>> START Recorded data

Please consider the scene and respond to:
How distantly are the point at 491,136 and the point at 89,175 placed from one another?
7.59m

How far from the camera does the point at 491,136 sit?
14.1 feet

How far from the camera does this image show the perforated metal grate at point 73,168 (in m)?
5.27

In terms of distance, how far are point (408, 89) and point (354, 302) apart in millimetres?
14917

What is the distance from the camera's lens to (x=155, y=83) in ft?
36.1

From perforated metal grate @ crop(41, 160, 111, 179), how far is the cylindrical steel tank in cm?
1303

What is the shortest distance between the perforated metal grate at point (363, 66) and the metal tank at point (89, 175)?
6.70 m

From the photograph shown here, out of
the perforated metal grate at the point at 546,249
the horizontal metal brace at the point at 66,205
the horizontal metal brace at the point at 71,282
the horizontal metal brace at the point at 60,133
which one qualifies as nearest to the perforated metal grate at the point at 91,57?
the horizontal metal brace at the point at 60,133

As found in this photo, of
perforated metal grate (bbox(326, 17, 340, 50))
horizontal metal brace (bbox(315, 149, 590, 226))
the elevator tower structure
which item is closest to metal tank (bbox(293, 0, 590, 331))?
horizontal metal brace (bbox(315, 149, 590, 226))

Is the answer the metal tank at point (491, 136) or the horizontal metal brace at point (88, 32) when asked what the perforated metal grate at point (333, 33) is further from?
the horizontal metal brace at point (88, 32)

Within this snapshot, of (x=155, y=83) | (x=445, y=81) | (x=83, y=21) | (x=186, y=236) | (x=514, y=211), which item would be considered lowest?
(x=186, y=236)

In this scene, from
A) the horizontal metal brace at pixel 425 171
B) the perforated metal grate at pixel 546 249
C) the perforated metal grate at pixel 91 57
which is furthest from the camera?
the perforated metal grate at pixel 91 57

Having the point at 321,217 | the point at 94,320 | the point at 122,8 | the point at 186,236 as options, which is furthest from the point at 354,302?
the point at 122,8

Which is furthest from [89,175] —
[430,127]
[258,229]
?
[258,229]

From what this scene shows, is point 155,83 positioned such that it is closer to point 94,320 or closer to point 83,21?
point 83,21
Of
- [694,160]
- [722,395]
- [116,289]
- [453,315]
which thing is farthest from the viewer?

>> END Recorded data

Objective: Put the lines from the one containing "Which is furthest from [89,175] —" through the end of the records into a Markdown table, with columns named Row and Line, numbering each row and leaving out blank lines.

Task output:
| Row | Line |
|---|---|
| 1 | Which is furthest from [89,175] — |
| 2 | [430,127] |
| 3 | [258,229] |
| 4 | ? |
| 5 | [258,229] |
| 6 | From what this scene shows, is point 155,83 positioned such that it is closer to point 94,320 or closer to point 83,21? |
| 7 | point 83,21 |
| 8 | Of |
| 9 | - [694,160] |
| 10 | - [722,395] |
| 11 | - [116,289] |
| 12 | - [453,315] |
| 13 | which thing is farthest from the viewer? |